Graph understanding data
******************************

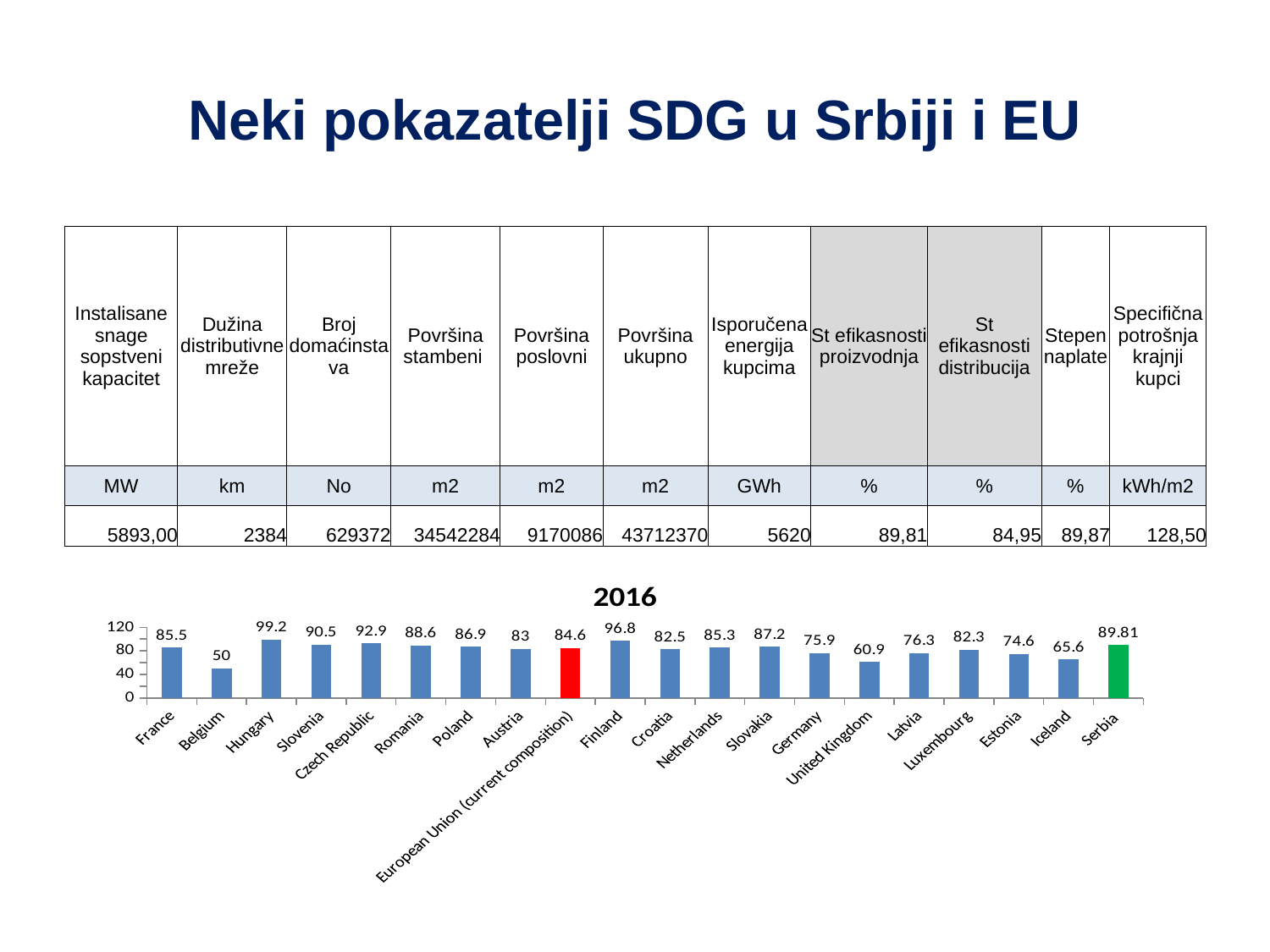
Which country has the lowest value in the 2016 chart? Belgium In the 2016 chart, what is the difference between the values for Finland and Iceland? 31.2 How many countries or regions are shown in the 2016 chart? 20 What type of chart is the 2016 chart? bar chart In the 2016 chart, what is the difference between the values for Hungary and Belgium? 49.2 What is the value for Serbia in the 2016 chart? 89.81 Which country has the highest value in the 2016 chart? Hungary In the 2016 chart, which bar is coloured red? European Union (current composition) What is the value for European Union (current composition) in the 2016 chart? 84.6 In the 2016 chart, which is larger, the value for Germany or the value for Latvia? Latvia What is the value for Belgium in the 2016 chart? 50 In the 2016 chart, is the value for United Kingdom greater or less than 80? less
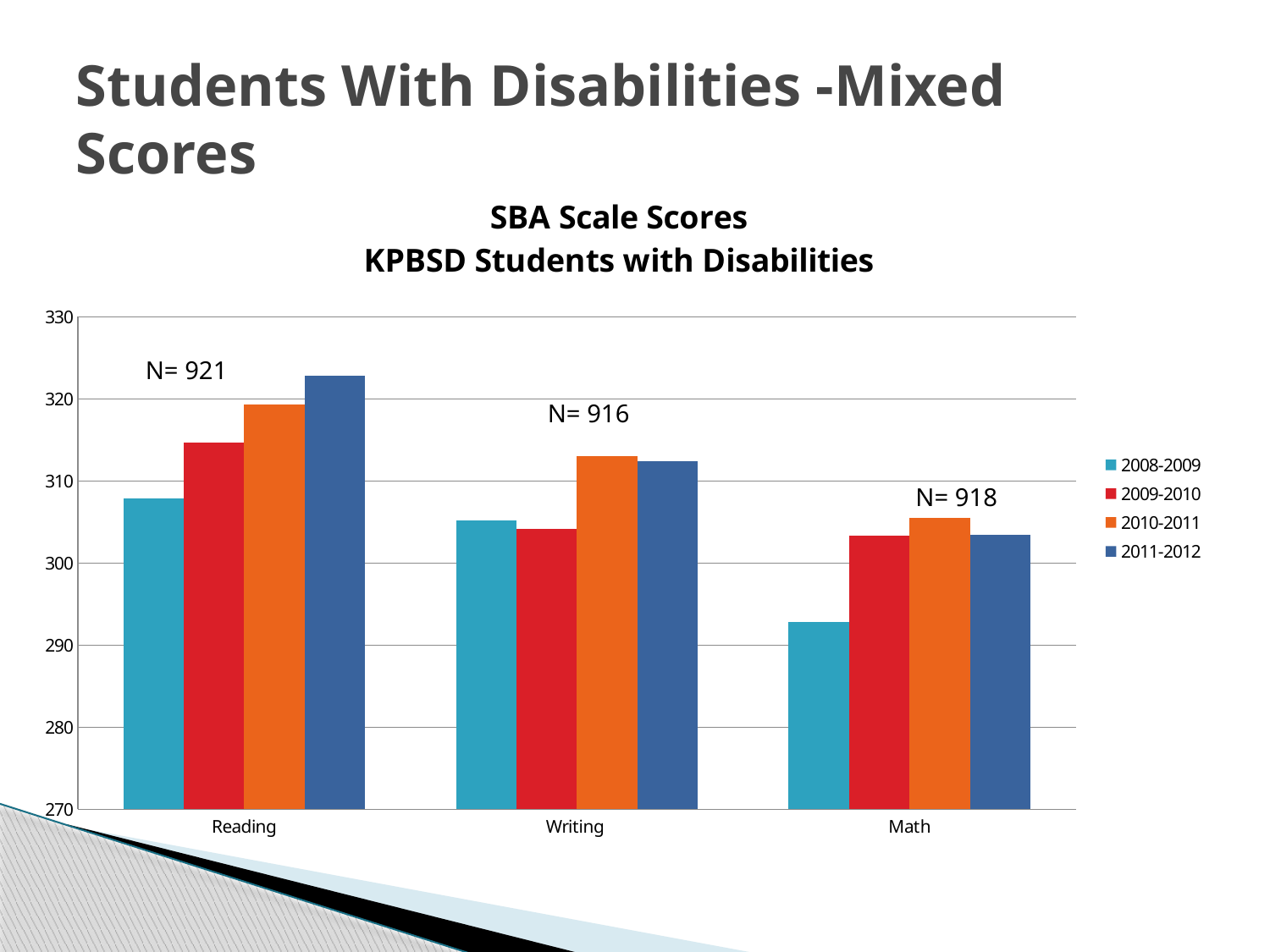
Is the value for Math in 2008-2009 greater or less than 300? less Which is larger: the 2011-2012 score for Reading or the 2011-2012 score for Math? Reading What kind of chart is shown on the slide? bar chart What is the N value shown above the Reading bars? N= 921 Which school year has the lowest score for Math? 2008-2009 Is the value for Reading in 2011-2012 greater or less than 320? greater Do the Reading scores rise or fall from 2008-2009 to 2011-2012? rise How many series does the legend list? 4 What is the N value shown above the Math bars? N= 918 Is the value for Writing in 2010-2011 greater or less than 310? greater Which school year has the highest score for Reading? 2011-2012 How many subject categories are shown on the x axis? 3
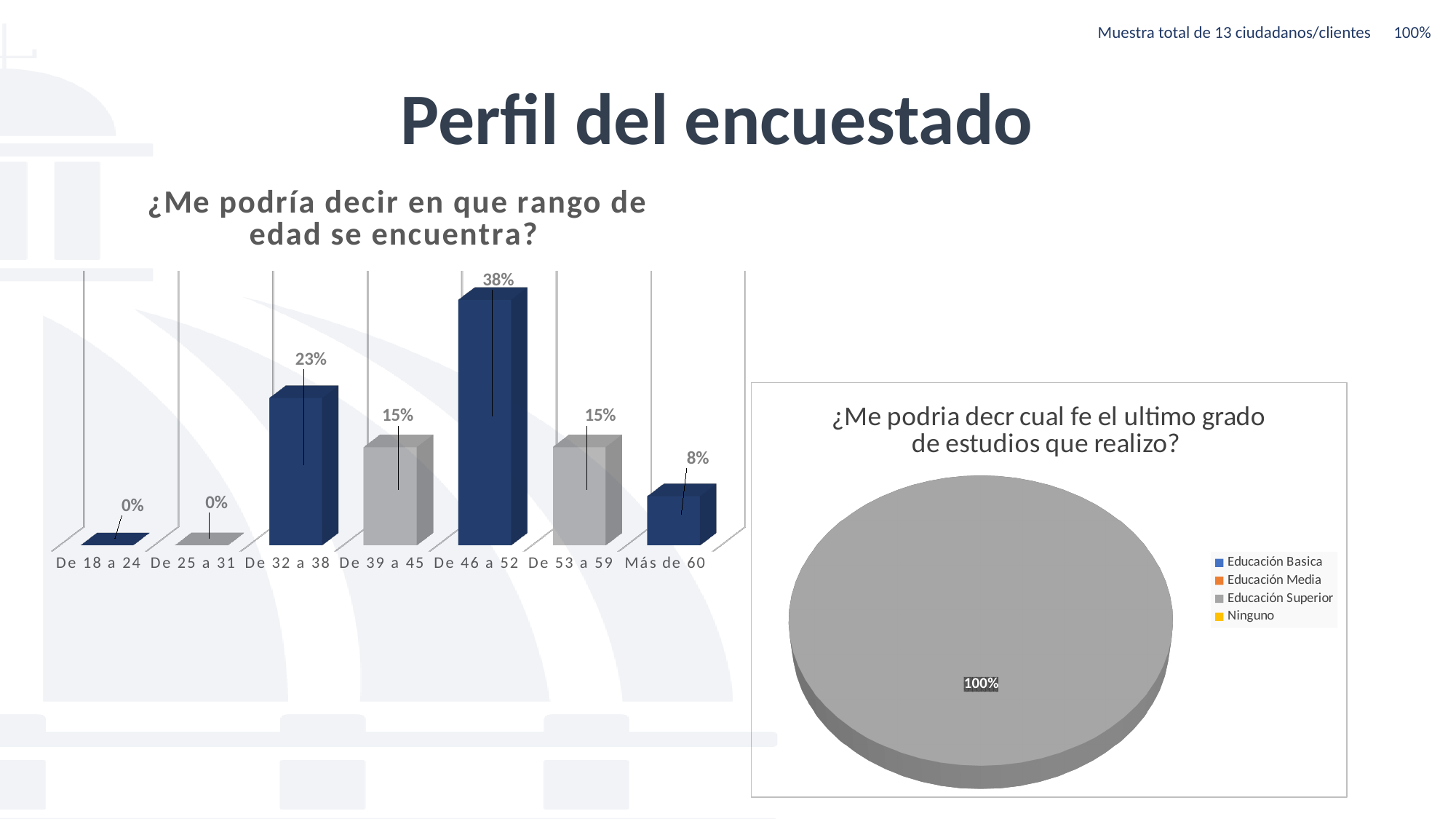
In the age range chart, what is the difference between the 'De 46 a 52' and 'De 32 a 38' percentages? 15% In the age range chart, how many categories have a value of 0%? 2 What kind of chart is used for the last level of education question? Pie chart In the age range chart, what percentage of respondents are 'Más de 60'? 8% In the age range chart, which age range has the highest percentage? De 46 a 52 In the age range chart, what percentage of respondents are in the 'De 46 a 52' range? 38% In the age range chart, what percentage of respondents are in the 'De 32 a 38' range? 23% What kind of chart is used for the age range question? Bar chart In the education level pie chart, what share is shown for Educación Superior? 100% How many age range categories are shown in the age range chart? 7 How many entries does the legend of the education level pie chart list? 4 In the age range chart, which is larger: 'De 39 a 45' or 'Más de 60'? De 39 a 45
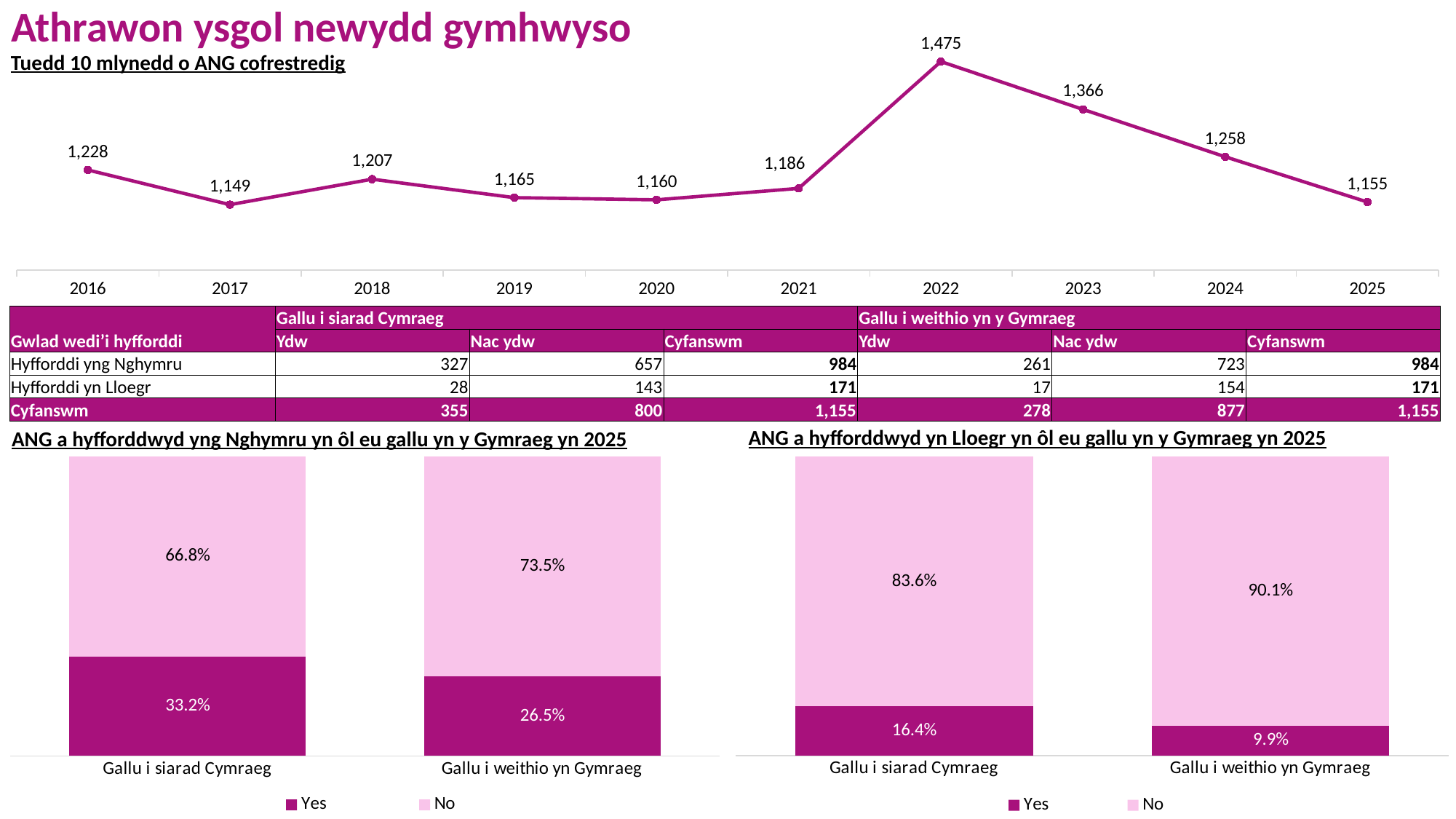
In the chart 'ANG a hyfforddwyd yn Lloegr yn ôl eu gallu yn y Gymraeg yn 2025', which is larger: the 'Yes' value for 'Gallu i siarad Cymraeg' or the 'Yes' value for 'Gallu i weithio yn Gymraeg'? Gallu i siarad Cymraeg In the line chart 'Tuedd 10 mlynedd o ANG cofrestredig', what is the value for 2022? 1,475 In the line chart 'Tuedd 10 mlynedd o ANG cofrestredig', what is the difference between the 2022 value and the 2025 value? 320 How many series does the legend of the chart 'ANG a hyfforddwyd yng Nghymru yn ôl eu gallu yn y Gymraeg yn 2025' list? 2 In the line chart 'Tuedd 10 mlynedd o ANG cofrestredig', which year has the highest value? 2022 In the line chart 'Tuedd 10 mlynedd o ANG cofrestredig', how many years are plotted? 10 In the line chart 'Tuedd 10 mlynedd o ANG cofrestredig', what is the value for 2016? 1,228 In the line chart 'Tuedd 10 mlynedd o ANG cofrestredig', do the values rise or fall from 2022 to 2025? fall In the line chart 'Tuedd 10 mlynedd o ANG cofrestredig', which year has the lowest value? 2017 What kind of chart is 'Tuedd 10 mlynedd o ANG cofrestredig'? line chart In the chart 'ANG a hyfforddwyd yng Nghymru yn ôl eu gallu yn y Gymraeg yn 2025', what is the 'Yes' value for 'Gallu i siarad Cymraeg'? 33.2% In the chart 'ANG a hyfforddwyd yn Lloegr yn ôl eu gallu yn y Gymraeg yn 2025', what is the 'No' value for 'Gallu i weithio yn Gymraeg'? 90.1%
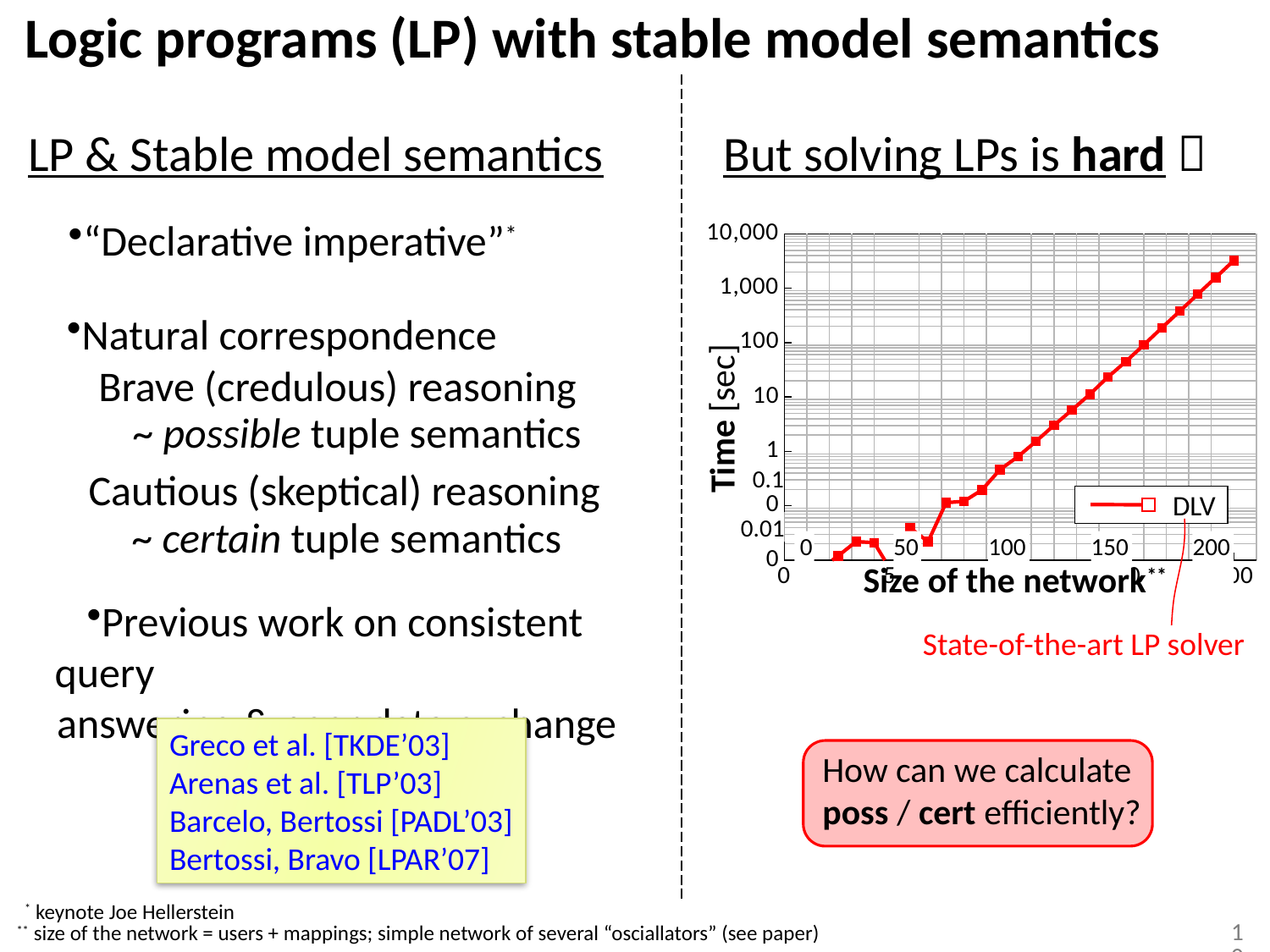
Does the time rise or fall as the size of the network increases? rise How many series does the chart's legend list? 1 Is the time for the largest network size plotted greater or less than 10,000 seconds? less What is the name of the series shown in the chart's legend? DLV Is the time at a network size of 150 greater or less than 1 second? greater Is the time at a network size of 100 greater or less than 10 seconds? less What kind of chart is shown on the slide? line chart What is the label of the chart's vertical axis? Time [sec]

******************************

Copy the data word for word, starting at the beginning and ending with the line that contains "Is the value for Math". Leave the pictures out.

Which country has the lowest value in the 2016 chart? Belgium In the 2016 chart, what is the difference between the values for Finland and Iceland? 31.2 How many countries or regions are shown in the 2016 chart? 20 What type of chart is the 2016 chart? bar chart In the 2016 chart, what is the difference between the values for Hungary and Belgium? 49.2 What is the value for Serbia in the 2016 chart? 89.81 Which country has the highest value in the 2016 chart? Hungary In the 2016 chart, which bar is coloured red? European Union (current composition) What is the value for European Union (current composition) in the 2016 chart? 84.6 In the 2016 chart, which is larger, the value for Germany or the value for Latvia? Latvia What is the value for Belgium in the 2016 chart? 50 In the 2016 chart, is the value for United Kingdom greater or less than 80? less
Is the value for Math in 2008-2009 greater or less than 300? less Which is larger: the 2011-2012 score for Reading or the 2011-2012 score for Math? Reading What kind of chart is shown on the slide? bar chart What is the N value shown above the Reading bars? N= 921 Which school year has the lowest score for Math? 2008-2009 Is the value for Reading in 2011-2012 greater or less than 320? greater Do the Reading scores rise or fall from 2008-2009 to 2011-2012? rise How many series does the legend list? 4 What is the N value shown above the Math bars? N= 918 Is the value for Writing in 2010-2011 greater or less than 310? greater Which school year has the highest score for Reading? 2011-2012 How many subject categories are shown on the x axis? 3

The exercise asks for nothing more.